For this exercise, reproduce the entries below exactly, but only from the line containing "[camera-trap image, curated labels]" through the line containing "A: Bos taurus (domestic cow).", both included.

- Supplied material:
-=-=-

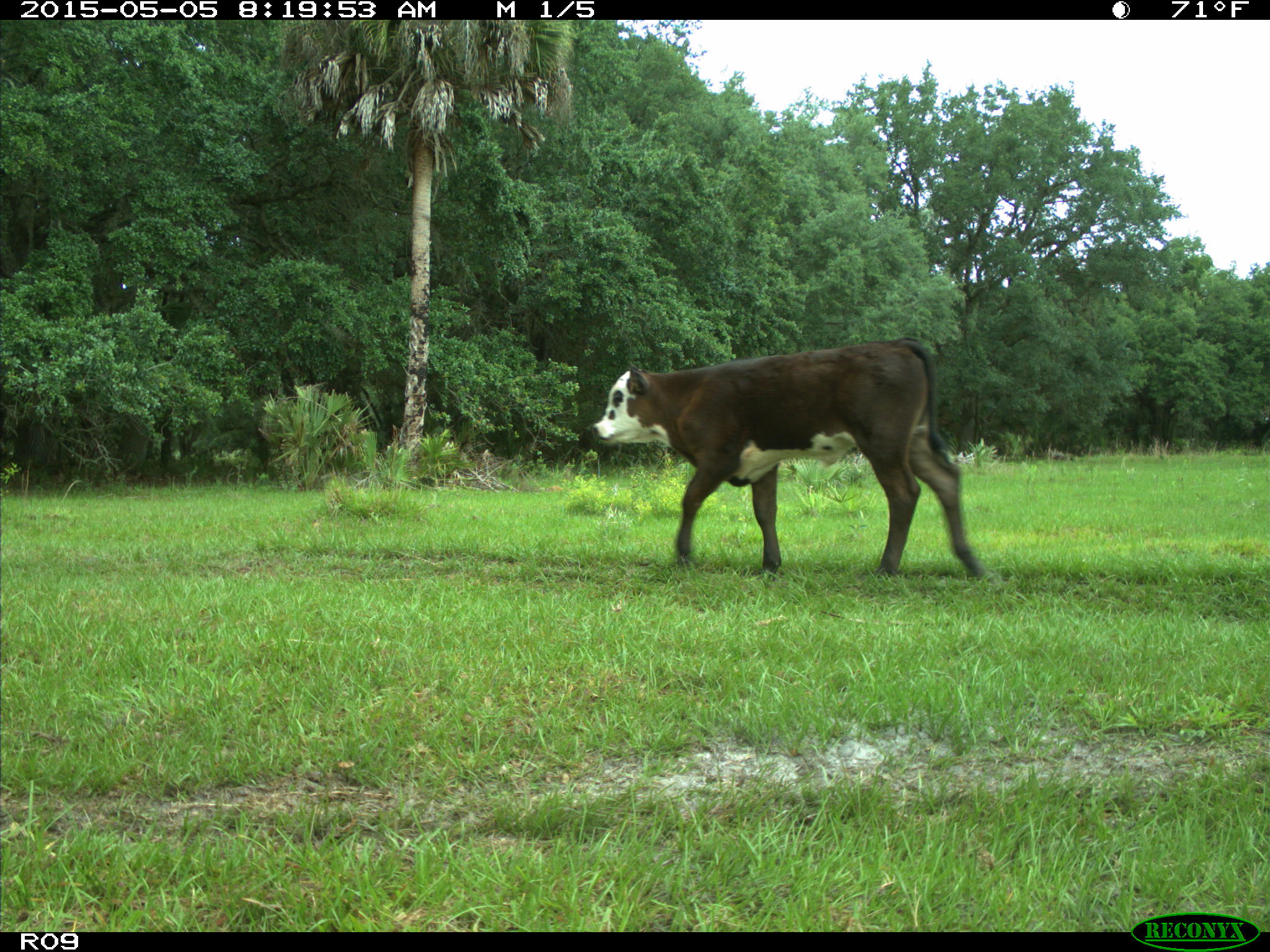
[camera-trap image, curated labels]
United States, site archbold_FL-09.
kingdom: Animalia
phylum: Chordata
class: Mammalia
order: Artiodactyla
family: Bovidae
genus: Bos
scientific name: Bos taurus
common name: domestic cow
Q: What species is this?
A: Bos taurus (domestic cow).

-=-=-

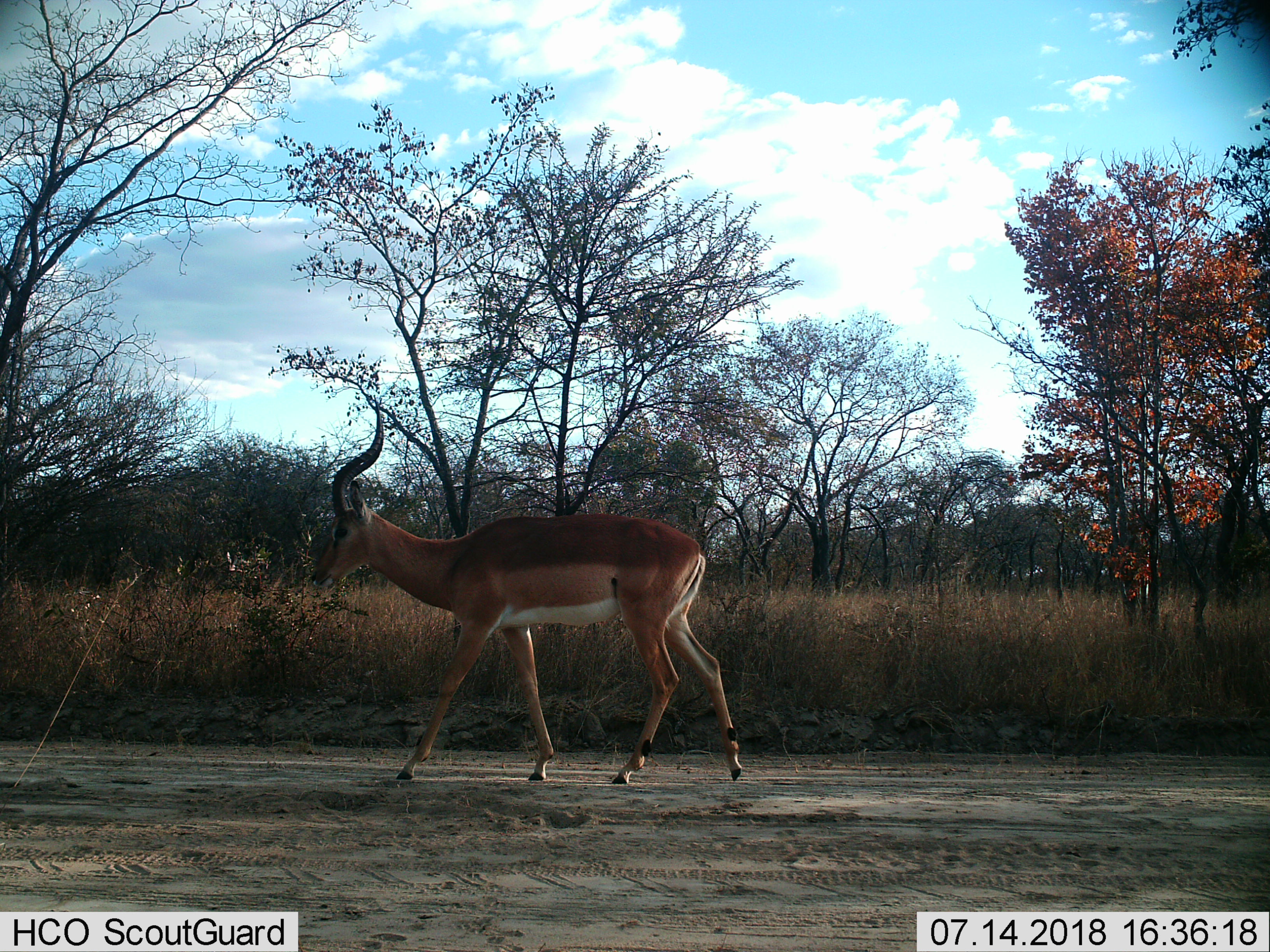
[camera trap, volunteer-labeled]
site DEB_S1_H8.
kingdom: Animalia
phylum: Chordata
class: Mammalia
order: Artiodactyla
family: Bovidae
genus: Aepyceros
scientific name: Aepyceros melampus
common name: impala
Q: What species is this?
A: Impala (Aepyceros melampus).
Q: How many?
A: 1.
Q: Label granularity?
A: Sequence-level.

-=-=-

- Solution:
[camera-trap image, curated labels]
United States, site archbold_FL-09.
kingdom: Animalia
phylum: Chordata
class: Mammalia
order: Artiodactyla
family: Bovidae
genus: Bos
scientific name: Bos taurus
common name: domestic cow
Q: What species is this?
A: Bos taurus (domestic cow).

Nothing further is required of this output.